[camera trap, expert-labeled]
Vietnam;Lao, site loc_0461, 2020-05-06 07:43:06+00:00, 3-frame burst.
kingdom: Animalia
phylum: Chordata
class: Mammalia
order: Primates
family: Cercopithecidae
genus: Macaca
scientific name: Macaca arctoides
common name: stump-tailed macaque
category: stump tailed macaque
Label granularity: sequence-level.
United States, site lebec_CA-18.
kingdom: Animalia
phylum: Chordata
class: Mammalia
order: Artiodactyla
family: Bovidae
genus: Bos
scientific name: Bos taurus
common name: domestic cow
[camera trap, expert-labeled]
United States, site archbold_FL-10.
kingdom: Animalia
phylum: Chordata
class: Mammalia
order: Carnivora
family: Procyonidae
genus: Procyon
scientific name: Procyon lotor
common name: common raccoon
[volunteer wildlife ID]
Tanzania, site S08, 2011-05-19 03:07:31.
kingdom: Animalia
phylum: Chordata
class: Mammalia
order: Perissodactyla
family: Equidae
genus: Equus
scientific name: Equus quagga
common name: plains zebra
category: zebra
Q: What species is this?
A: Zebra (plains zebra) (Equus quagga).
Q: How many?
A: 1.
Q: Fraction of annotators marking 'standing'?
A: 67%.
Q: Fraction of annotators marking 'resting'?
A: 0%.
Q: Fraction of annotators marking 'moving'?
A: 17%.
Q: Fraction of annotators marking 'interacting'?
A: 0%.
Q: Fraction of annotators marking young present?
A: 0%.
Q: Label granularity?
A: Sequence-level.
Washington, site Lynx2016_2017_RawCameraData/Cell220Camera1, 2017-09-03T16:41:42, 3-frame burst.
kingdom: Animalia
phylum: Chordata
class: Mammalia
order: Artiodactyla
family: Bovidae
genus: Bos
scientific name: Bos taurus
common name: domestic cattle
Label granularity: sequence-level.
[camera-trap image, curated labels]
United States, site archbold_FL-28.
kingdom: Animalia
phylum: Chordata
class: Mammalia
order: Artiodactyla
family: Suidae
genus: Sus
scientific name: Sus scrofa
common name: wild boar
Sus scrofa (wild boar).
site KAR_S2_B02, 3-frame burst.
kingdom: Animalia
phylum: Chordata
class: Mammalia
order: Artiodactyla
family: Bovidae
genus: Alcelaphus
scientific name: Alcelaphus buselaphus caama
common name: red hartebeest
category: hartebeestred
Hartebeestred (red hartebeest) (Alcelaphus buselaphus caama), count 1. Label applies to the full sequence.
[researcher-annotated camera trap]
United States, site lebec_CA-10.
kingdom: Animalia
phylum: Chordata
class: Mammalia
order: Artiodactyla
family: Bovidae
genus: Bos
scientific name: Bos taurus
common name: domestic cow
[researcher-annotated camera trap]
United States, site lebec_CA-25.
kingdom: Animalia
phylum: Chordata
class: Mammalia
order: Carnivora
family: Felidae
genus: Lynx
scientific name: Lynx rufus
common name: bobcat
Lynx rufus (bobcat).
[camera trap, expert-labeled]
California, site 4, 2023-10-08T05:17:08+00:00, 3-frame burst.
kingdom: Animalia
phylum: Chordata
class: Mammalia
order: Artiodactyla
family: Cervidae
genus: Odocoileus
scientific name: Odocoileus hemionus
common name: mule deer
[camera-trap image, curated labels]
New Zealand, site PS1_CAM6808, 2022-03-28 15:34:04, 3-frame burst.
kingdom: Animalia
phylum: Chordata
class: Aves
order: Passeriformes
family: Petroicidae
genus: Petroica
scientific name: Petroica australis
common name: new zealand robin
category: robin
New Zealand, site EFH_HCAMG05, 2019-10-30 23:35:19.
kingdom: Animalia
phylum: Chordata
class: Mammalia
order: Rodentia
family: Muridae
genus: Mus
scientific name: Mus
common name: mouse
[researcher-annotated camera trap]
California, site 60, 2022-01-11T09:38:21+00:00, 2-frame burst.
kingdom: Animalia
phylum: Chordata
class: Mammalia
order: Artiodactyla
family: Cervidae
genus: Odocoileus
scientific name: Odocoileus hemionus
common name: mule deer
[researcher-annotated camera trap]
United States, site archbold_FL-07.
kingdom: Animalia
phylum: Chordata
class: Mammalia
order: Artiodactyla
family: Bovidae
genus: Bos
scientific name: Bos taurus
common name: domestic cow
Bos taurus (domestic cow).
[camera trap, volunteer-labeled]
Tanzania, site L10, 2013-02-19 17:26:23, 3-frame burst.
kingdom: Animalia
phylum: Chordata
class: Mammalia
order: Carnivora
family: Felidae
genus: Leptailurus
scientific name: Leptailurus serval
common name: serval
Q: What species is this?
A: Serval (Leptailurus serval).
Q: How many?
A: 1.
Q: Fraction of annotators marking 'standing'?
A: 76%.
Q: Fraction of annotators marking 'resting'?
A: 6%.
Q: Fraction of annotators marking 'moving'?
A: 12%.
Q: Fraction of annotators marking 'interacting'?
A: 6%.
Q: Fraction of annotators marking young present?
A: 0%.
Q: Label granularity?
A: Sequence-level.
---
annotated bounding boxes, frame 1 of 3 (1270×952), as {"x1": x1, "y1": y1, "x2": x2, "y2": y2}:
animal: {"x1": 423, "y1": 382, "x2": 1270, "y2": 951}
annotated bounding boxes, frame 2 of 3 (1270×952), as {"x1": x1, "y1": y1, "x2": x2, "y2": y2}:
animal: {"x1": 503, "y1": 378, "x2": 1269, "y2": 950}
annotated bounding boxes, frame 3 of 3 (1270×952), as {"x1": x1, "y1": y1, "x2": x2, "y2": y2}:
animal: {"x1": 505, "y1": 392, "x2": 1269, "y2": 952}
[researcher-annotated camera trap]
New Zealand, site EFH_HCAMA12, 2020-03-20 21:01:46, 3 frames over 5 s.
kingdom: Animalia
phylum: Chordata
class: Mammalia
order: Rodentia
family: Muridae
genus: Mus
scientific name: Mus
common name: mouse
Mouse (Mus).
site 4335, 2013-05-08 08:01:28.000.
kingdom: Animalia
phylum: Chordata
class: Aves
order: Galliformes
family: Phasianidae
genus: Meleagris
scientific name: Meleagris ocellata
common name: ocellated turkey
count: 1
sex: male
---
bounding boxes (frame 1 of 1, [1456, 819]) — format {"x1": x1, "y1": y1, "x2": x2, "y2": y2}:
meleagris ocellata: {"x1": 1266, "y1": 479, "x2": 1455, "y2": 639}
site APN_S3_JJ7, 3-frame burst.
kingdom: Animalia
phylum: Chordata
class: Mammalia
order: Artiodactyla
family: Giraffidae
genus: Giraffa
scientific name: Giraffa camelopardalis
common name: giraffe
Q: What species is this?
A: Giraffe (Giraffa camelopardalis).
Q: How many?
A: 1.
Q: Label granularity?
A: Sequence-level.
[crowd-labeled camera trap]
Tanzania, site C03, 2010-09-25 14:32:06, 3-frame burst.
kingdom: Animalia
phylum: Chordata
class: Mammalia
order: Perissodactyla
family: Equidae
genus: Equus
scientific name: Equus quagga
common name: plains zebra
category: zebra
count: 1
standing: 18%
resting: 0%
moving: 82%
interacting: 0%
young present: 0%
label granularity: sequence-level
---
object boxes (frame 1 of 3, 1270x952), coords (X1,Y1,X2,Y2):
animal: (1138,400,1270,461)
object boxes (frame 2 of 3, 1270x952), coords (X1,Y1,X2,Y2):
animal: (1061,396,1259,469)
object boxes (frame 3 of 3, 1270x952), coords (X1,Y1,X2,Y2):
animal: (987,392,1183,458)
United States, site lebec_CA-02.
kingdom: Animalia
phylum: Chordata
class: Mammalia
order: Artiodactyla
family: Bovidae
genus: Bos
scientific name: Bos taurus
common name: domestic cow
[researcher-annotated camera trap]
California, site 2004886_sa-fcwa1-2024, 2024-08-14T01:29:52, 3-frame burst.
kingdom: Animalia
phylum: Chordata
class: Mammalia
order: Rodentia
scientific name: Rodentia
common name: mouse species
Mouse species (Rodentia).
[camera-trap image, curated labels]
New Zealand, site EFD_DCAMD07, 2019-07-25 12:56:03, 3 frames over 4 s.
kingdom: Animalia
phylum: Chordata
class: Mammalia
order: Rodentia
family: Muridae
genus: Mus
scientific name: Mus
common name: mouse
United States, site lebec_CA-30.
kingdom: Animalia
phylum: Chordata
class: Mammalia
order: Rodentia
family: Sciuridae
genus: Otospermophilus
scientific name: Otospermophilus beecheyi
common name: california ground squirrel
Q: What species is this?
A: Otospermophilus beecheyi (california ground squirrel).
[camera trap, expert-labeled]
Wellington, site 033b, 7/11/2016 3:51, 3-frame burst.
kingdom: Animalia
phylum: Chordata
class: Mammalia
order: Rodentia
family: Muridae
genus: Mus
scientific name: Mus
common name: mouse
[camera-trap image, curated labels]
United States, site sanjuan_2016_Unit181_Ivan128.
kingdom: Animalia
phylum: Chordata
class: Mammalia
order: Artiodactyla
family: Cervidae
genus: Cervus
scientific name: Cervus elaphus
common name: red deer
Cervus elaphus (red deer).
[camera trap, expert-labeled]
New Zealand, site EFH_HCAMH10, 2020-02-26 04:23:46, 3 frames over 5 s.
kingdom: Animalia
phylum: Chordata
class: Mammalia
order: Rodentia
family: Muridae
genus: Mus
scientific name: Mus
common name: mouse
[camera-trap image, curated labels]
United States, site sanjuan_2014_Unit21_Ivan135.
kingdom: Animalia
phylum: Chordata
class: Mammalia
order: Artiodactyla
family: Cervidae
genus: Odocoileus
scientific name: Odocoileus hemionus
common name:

# # # # # # #

Reproduce the listing word for word from its first line up to and including the line with "genus: Procyon". Give no other lines.

SOLUTION BELOW ->
[camera trap, expert-labeled]
Vietnam;Lao, site loc_0461, 2020-05-06 07:43:06+00:00, 3-frame burst.
kingdom: Animalia
phylum: Chordata
class: Mammalia
order: Primates
family: Cercopithecidae
genus: Macaca
scientific name: Macaca arctoides
common name: stump-tailed macaque
category: stump tailed macaque
Label granularity: sequence-level.
United States, site lebec_CA-18.
kingdom: Animalia
phylum: Chordata
class: Mammalia
order: Artiodactyla
family: Bovidae
genus: Bos
scientific name: Bos taurus
common name: domestic cow
[camera trap, expert-labeled]
United States, site archbold_FL-10.
kingdom: Animalia
phylum: Chordata
class: Mammalia
order: Carnivora
family: Procyonidae
genus: Procyon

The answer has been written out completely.